Each entry below should be written out exactly as it is, with no pictures.

* _MATERIAL TO PROCESS_:
----

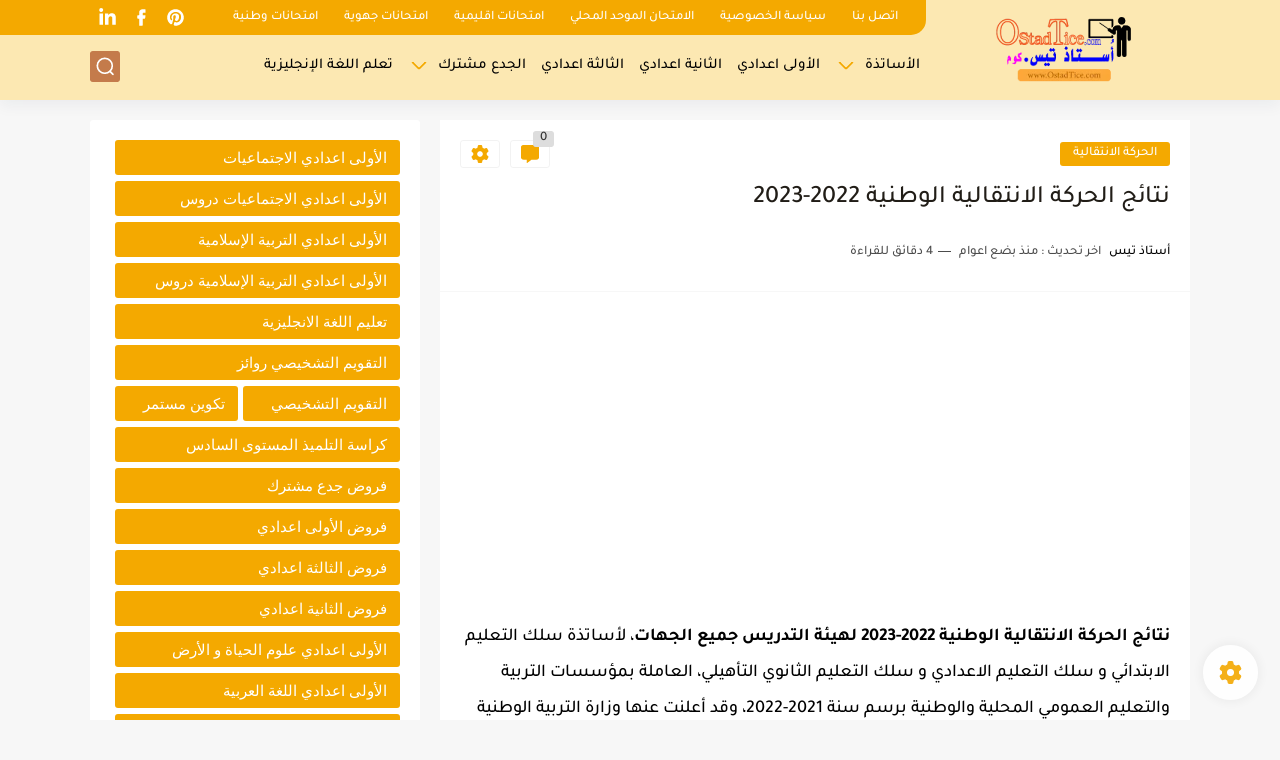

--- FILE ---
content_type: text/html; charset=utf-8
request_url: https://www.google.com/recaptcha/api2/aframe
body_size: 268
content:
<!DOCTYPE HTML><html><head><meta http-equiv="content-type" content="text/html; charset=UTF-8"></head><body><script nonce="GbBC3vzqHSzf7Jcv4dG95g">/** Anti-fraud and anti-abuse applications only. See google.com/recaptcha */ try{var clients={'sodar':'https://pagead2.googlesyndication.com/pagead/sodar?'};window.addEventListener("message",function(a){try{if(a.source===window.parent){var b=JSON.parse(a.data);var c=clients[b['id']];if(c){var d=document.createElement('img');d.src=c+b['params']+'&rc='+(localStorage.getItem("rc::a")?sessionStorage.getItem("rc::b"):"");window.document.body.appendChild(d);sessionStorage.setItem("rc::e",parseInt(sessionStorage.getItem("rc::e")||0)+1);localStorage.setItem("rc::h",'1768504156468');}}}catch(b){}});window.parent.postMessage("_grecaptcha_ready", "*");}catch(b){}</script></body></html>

----

* _RESPONSE BELOW_:
--- FILE ---
content_type: text/html; charset=utf-8
request_url: https://www.google.com/recaptcha/api2/aframe
body_size: 268
content:
<!DOCTYPE HTML><html><head><meta http-equiv="content-type" content="text/html; charset=UTF-8"></head><body><script nonce="GbBC3vzqHSzf7Jcv4dG95g">/** Anti-fraud and anti-abuse applications only. See google.com/recaptcha */ try{var clients={'sodar':'https://pagead2.googlesyndication.com/pagead/sodar?'};window.addEventListener("message",function(a){try{if(a.source===window.parent){var b=JSON.parse(a.data);var c=clients[b['id']];if(c){var d=document.createElement('img');d.src=c+b['params']+'&rc='+(localStorage.getItem("rc::a")?sessionStorage.getItem("rc::b"):"");window.document.body.appendChild(d);sessionStorage.setItem("rc::e",parseInt(sessionStorage.getItem("rc::e")||0)+1);localStorage.setItem("rc::h",'1768504156468');}}}catch(b){}});window.parent.postMessage("_grecaptcha_ready", "*");}catch(b){}</script></body></html>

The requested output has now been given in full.